Мгновением позже над приемным бункером пневмопочты зажглась зеленая сигнальная лампочка. В стенах этого учреждения Фиц-Моэм никому не подчинялся, в отличие от своего заместителя Уолтона, к которому кипы самых различных материалов прибывали по почте без всякого предварительного уведомления.
Уолтон вытащил из бункера запечатанную бандероль и внимательно осмотрел печати. Никаких признаков того, что с ними кто-то возился, он не обнаружил, значит, что бандероль поступила непосредственно из помещения, где стоял компьютер, и содержащуюся в ней информацию никак не мог прочесть дежурный техник. Вместе с бандеролью прибыл и лист с пятью фамилиями врачей, дежуривших в лаборатории вчера утром.

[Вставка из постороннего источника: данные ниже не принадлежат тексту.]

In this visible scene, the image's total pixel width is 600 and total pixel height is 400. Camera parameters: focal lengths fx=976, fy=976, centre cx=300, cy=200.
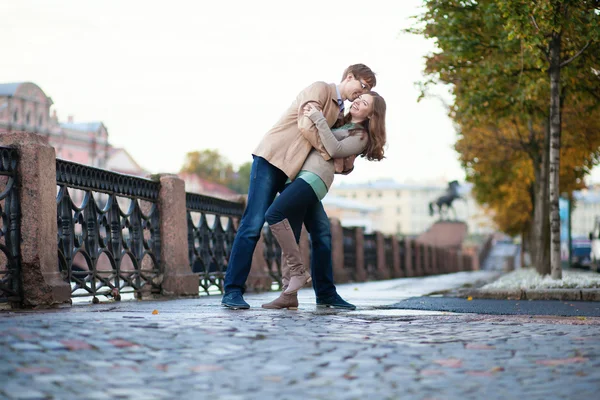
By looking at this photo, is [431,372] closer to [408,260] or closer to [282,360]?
[282,360]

Вскрыв бандероль, Уолтон обнаружил семь покрытых убористым машинописным текстом листов. Здесь было буквально все, что касалось работы компьютера в указанный Уолтоном промежуток времени. Он быстро пробежал взглядом по листам, сразу же отбросил листы первый, второй и третий, поскольку отпечатанная на них информация касалась рутинной деятельности в более ранние часы вчерашнего дня и не представляла для Уолтона ни малейшего интереса.
Обращение семьдесят третье было запросом регистрационной карточки Филипа Приора. Он взял его на заметку.

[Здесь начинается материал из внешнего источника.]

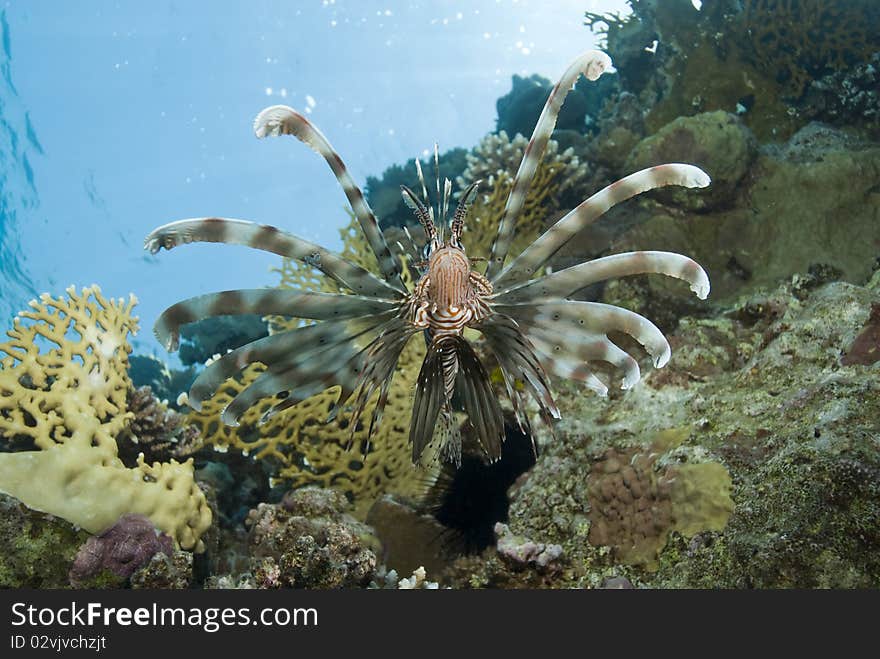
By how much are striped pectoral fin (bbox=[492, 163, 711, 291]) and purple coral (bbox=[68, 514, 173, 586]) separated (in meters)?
2.64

Обращение семьдесят четвертое оказалось заявкой на ключ к шифру, которым кодировалась генетическая информация в клинике.
Обращение семьдесят пятое содержало корректировку результатов обследования Филипа Приора, исключавшую все данные о его восприимчивости к легочным заболеваниям и рекомендацию подвергнуть ребенка эвтаназии.
Обращение семьдесят шестое было подтверждением этой корректировки.
Обращение семьдесят седьмое было запросом регистрационной карточки мальчика – на этот раз уже откорректированной. Все пять обращений содержали точное время. Самое раннее из них производилось в 10.25, самое позднее – в 10.37. Все датированы 10 июня.
Уолтон, немного подумав, обвел эти пять пунктов рамкой, затем быстро пробежал взглядом остальную часть листа. Больше ничего интересного на нем не было, обычная информация. А вот обращение девяносто второе, произведенное в 11.02, его немало заинтриговало. В нем отмечалось, что по запросу доктора Фредерика Уолтона было выдано полное описание всех утренних обращений к компьютеру.
Значит, Фред вовсе не блефовал. У него на самом деле в руках были все эти распроклятые доказательства нелепой промашки старшего брата. Но когда имеешь дело с компьютером и микротрубками памяти Доннерсона, прошлое становится исключительно изменчивой категорией.
– Мне нужен прямой канал связи с компьютером на двадцатом этаже, сказал Уолтон.
После некоторой, хотя и весьма непродолжительной задержки, на видеоэкране появился один из техников. Это был тот же самый специалист, с которым он уже разговаривал раньше.
– В архивные записи вкралась небольшая ошибка, – сказал Уолтон. – Ошибка, которая, как я считаю, не должна быть увековечена в наших архивных материалах. Произведите, пожалуйста, такое переключение цепей, чтобы я получил прямой доступ к компьютеру.
– Нет проблем, сэр. Можете пользоваться своим терминалом хоть сейчас, сэр.
– Это строжайшая государственная тайна. Сгиньте.
Техник тотчас же исчез из поля зрения объектива телекамеры связи.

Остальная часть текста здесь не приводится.